Design: Exploratory, descriptive, multiple-case study.
Setting: Inpatient pediatric oncology unit at a tertiary pediatric hospital in the western United States.
Sample: 15 elementary school-age children with cancer receiving inpatient chemotherapy.
Methods: Wrist actigraphs measured sleep-wake patterns. Data loggers and sound pressure level meters measured bedside light, temperature, and sound levels. Medication doses and occurrences of pain, nausea, and vomiting were identified through chart review.
Main Research Variables: Minutes of sleep.
Findings: Sleep varied based on time of night (F = 56.27, p < 0.01), with sleep onset delayed past 10 pm. A basic mixed linear model identified significant fixed effects for sound (F = 50.87, p < 0.01) and light (F = 7.04, p < 0.01) on minutes of sleep.
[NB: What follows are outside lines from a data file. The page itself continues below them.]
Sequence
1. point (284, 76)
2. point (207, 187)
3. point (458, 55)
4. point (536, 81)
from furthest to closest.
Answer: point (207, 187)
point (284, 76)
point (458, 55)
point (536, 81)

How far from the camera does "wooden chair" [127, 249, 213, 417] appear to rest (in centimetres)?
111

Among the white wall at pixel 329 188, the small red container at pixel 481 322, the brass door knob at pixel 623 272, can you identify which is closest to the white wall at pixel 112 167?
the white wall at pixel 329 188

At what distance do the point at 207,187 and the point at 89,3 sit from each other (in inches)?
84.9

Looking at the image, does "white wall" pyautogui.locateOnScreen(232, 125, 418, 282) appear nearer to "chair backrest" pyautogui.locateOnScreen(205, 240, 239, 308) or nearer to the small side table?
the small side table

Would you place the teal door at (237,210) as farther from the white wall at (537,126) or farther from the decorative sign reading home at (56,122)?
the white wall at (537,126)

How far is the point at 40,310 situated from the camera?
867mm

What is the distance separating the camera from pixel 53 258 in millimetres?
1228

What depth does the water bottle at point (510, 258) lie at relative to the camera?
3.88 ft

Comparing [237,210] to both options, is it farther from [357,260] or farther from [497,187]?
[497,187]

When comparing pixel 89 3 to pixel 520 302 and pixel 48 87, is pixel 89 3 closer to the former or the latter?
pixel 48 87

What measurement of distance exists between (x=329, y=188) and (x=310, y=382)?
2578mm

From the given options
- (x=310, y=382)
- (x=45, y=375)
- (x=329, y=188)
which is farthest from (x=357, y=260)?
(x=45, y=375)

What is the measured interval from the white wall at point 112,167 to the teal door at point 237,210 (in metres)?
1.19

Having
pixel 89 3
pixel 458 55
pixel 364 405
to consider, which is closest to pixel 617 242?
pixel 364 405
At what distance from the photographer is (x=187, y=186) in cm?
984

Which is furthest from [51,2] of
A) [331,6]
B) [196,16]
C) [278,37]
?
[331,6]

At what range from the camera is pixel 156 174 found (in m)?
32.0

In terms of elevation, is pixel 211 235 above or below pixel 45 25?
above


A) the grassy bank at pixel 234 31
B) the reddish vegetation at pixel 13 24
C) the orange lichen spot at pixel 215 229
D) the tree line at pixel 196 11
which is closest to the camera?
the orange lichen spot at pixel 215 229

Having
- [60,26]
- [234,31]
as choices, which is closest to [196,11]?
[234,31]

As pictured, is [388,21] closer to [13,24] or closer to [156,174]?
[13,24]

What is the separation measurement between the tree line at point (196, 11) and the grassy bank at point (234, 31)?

A backward regression model including sound, light, medication doses, pain, and nausea accounted for about 57% of the variance in sleep minutes (F = 62.85, p < 0.01).
Conclusions: Sleep was marked by frequent awakenings, limiting children's ability to experience full sleep cycles. Multiple factors—in particular, excessive sound levels—compromise sleep quantity and quality throughout the night.
Implications for Nursing: Efforts to develop and test individualized and system-based interventions to modify the hospital care environment to promote nighttime sleep are needed. Oncology nurses have the opportunity to influence the care environment at an individual level and to influence unit-based practices to promote a healthy nighttime sleep environment.